Start of Block
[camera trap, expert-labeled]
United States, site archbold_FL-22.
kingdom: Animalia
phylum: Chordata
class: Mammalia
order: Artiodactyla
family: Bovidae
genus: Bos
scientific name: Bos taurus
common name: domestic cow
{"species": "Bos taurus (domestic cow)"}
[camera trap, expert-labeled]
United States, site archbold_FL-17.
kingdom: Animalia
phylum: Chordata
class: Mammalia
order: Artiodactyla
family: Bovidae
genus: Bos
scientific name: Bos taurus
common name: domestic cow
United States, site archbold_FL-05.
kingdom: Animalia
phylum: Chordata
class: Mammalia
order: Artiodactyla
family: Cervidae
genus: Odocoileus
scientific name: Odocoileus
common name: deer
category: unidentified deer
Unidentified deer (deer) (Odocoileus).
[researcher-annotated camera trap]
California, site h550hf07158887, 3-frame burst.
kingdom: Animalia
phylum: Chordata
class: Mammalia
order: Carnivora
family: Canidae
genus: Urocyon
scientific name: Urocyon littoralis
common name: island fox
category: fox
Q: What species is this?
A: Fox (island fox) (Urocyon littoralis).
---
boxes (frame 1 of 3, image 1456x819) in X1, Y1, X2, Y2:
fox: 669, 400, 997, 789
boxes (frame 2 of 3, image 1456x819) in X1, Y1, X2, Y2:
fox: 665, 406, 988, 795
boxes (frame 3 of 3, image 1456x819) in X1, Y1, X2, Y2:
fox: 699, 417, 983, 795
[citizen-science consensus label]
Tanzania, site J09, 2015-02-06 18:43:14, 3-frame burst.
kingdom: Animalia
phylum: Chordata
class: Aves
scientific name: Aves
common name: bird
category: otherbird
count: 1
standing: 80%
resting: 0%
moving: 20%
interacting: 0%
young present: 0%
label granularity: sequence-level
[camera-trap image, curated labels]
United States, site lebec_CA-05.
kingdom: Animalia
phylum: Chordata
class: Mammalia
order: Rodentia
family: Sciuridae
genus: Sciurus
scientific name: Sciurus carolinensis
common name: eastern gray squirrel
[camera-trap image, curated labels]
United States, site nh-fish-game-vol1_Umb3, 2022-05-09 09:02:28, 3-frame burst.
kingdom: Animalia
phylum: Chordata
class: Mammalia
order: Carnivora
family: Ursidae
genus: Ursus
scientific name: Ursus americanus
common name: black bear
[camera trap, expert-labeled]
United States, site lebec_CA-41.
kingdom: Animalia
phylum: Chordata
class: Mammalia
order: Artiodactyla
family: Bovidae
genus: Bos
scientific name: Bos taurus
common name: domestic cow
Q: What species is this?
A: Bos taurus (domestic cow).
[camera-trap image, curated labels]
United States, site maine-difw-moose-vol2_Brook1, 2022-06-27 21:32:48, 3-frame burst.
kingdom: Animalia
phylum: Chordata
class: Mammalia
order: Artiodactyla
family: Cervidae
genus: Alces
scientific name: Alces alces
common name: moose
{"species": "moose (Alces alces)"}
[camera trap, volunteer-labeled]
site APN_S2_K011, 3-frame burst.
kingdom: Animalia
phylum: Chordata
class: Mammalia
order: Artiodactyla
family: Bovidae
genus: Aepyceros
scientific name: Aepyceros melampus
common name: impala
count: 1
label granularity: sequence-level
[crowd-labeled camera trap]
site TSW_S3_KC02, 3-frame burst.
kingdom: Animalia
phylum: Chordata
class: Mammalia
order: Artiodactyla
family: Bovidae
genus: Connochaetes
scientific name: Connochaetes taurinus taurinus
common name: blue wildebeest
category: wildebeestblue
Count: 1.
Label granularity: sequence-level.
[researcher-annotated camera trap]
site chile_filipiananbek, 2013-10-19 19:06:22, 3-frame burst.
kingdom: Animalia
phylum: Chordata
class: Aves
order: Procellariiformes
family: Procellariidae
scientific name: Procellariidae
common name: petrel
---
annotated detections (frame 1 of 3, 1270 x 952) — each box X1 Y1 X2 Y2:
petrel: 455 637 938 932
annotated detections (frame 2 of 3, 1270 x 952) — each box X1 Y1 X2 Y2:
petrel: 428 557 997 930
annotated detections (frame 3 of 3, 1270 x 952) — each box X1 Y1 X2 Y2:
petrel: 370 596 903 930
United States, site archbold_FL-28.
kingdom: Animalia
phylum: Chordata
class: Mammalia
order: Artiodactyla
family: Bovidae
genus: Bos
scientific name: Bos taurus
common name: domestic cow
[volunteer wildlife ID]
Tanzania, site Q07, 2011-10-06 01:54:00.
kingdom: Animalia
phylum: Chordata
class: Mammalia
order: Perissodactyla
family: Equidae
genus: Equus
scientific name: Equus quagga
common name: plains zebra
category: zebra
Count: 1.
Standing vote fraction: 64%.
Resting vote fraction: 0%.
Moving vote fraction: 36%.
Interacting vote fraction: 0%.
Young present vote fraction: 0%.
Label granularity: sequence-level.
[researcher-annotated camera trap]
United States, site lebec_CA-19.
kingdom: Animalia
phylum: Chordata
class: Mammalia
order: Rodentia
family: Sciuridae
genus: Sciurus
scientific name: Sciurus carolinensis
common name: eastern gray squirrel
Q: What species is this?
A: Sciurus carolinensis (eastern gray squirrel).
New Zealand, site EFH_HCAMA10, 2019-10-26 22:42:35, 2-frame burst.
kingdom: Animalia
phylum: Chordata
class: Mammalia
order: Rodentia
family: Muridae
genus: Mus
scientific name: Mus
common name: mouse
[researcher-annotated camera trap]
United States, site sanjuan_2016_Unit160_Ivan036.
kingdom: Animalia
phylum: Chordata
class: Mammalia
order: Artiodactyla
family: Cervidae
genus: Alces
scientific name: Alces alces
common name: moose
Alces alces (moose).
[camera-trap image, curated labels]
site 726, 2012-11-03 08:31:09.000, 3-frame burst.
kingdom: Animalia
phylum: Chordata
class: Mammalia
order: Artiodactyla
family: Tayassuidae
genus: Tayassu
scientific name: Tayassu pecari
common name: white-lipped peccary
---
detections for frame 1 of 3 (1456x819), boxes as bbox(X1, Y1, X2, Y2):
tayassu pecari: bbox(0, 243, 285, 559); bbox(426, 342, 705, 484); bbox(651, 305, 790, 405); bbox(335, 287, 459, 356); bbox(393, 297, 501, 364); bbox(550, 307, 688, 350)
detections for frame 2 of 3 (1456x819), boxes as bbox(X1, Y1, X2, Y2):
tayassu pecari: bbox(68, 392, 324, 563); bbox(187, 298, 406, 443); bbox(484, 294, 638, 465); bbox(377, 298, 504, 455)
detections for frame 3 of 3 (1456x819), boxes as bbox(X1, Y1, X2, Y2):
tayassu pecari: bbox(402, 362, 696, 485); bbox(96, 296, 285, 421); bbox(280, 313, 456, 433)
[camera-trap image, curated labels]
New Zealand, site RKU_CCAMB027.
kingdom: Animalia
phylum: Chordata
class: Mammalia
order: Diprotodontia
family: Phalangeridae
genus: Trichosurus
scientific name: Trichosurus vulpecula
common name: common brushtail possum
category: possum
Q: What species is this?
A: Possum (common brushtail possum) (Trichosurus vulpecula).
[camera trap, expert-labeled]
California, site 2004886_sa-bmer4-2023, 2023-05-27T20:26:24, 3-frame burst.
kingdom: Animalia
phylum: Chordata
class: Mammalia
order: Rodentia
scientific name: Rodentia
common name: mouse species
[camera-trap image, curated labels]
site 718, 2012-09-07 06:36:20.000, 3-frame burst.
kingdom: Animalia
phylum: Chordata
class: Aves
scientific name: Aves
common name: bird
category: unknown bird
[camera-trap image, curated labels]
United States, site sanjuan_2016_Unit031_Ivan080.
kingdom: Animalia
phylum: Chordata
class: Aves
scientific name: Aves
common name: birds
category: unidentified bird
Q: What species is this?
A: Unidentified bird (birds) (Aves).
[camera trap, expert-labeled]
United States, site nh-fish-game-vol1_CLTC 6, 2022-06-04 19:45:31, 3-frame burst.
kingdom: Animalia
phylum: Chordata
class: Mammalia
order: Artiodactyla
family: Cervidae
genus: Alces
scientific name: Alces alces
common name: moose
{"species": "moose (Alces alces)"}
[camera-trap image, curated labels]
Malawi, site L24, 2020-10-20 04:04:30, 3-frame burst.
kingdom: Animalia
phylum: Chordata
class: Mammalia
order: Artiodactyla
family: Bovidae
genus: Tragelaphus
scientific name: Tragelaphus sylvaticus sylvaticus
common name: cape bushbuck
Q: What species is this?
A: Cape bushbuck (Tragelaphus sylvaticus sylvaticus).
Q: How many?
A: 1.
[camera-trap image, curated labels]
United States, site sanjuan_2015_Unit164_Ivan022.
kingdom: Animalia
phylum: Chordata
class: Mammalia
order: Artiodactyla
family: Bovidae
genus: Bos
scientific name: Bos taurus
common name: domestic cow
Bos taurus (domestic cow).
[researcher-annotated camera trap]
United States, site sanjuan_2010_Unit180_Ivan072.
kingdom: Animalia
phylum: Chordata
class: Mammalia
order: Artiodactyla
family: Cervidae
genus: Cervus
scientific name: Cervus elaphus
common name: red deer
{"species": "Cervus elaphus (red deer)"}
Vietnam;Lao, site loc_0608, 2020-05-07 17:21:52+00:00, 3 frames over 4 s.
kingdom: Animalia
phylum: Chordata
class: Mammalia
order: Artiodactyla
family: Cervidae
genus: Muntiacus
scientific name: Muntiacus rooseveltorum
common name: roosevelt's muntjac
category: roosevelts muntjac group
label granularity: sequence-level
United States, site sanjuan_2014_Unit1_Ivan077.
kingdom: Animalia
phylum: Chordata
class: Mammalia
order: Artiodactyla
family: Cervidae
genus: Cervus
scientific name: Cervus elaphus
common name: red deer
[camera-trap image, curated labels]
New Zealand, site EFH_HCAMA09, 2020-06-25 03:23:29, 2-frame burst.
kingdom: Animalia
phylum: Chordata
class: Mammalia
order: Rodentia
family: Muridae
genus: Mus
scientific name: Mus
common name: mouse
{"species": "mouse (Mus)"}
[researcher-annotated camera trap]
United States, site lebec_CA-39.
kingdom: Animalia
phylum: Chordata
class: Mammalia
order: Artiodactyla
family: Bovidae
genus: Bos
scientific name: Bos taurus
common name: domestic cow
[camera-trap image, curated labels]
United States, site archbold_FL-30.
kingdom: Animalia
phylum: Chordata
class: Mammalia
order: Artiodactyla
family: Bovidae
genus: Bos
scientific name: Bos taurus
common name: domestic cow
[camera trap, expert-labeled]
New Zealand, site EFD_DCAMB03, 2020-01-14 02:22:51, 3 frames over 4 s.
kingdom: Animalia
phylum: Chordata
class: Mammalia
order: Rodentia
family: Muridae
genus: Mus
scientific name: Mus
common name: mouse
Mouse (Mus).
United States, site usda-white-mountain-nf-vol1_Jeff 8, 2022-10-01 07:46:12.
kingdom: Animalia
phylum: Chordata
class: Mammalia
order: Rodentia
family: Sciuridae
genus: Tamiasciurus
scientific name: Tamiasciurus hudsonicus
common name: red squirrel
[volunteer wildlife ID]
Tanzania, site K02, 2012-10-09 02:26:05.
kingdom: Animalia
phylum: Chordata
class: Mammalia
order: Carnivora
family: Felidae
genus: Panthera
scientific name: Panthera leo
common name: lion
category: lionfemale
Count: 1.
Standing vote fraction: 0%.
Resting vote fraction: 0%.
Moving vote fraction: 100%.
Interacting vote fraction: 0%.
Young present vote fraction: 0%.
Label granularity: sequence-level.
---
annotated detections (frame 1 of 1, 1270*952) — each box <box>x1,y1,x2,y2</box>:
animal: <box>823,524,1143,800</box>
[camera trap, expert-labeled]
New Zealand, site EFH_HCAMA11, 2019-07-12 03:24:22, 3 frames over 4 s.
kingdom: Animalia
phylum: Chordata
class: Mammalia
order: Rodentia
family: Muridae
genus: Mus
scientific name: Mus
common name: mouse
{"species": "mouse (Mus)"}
End of Block
*Your objective*. Please give back only the lines starting with the one that contains "annotated detections (frame 1 of 1, 1270*952)" and ending with the last line of the listing, retyped exactly.

*Response area*.
annotated detections (frame 1 of 1, 1270*952) — each box <box>x1,y1,x2,y2</box>:
animal: <box>823,524,1143,800</box>
[camera trap, expert-labeled]
New Zealand, site EFH_HCAMA11, 2019-07-12 03:24:22, 3 frames over 4 s.
kingdom: Animalia
phylum: Chordata
class: Mammalia
order: Rodentia
family: Muridae
genus: Mus
scientific name: Mus
common name: mouse
{"species": "mouse (Mus)"}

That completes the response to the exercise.